*** RECORDS TO USE ***
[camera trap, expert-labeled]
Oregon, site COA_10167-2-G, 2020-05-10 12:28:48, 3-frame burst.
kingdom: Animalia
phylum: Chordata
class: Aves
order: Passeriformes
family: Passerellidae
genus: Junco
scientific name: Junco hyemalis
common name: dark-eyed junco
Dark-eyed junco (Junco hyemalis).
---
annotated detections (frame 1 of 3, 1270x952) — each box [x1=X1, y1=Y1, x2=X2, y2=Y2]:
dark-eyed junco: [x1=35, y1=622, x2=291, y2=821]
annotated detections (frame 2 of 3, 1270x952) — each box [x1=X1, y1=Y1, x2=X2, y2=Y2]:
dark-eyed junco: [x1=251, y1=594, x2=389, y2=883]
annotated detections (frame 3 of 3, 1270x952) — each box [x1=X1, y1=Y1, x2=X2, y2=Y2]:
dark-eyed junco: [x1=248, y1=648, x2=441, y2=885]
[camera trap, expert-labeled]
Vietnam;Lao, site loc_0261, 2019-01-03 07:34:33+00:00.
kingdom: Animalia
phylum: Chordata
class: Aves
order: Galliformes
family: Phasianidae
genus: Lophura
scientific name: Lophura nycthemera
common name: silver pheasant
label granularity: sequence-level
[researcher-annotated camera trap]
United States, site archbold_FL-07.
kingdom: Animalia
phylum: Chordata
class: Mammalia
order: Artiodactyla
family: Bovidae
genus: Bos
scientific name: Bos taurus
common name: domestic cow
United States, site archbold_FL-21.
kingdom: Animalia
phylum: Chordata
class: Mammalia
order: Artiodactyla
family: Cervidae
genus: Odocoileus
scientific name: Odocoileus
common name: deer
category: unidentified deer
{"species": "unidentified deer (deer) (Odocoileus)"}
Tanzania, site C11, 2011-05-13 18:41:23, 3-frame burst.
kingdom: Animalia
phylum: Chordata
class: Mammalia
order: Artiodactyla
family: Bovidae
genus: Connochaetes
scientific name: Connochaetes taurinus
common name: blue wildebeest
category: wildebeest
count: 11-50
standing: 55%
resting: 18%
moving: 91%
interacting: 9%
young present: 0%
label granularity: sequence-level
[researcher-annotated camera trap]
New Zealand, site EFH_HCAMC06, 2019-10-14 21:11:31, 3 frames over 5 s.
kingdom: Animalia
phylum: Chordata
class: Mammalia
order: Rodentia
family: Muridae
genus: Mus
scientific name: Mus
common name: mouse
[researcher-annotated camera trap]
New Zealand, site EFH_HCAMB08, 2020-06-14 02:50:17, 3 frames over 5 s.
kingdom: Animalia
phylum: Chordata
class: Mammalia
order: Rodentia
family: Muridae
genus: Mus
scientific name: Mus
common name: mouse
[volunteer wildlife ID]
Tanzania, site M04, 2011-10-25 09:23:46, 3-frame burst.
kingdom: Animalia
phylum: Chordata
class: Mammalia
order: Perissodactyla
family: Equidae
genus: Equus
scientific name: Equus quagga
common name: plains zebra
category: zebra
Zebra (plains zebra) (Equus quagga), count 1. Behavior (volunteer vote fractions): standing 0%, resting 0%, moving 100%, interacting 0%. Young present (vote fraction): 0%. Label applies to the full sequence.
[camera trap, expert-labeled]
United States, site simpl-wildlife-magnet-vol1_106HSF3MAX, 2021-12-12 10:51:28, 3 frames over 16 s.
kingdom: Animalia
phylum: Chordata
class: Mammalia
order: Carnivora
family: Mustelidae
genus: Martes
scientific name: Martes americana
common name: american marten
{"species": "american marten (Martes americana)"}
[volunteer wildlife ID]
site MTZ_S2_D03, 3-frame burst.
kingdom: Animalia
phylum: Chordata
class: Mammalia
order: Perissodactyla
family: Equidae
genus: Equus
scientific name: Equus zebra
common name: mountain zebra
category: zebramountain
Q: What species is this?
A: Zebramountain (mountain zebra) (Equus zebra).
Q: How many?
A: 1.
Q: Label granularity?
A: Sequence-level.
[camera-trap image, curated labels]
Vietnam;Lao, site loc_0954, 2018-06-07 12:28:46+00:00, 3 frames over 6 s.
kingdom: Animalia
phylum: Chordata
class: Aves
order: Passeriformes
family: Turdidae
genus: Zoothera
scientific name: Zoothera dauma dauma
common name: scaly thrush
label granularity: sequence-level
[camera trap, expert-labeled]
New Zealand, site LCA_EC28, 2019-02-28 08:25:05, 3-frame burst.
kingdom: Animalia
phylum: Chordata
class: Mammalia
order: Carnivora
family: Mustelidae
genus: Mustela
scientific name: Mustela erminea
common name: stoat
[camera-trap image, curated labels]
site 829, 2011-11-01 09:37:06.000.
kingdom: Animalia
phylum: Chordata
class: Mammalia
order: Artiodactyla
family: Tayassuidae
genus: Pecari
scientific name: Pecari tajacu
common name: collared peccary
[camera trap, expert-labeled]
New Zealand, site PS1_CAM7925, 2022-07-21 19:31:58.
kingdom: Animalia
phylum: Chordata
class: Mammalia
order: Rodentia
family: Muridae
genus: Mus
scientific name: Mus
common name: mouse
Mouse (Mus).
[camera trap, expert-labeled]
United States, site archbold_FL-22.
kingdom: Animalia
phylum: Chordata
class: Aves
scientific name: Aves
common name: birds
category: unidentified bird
*** End of RECORDS TO USE ***
» ACTIVITY
After examining the listing, give only the count of lines holding the string "burst".

» ANSWER FOR THIS EXERCISE
5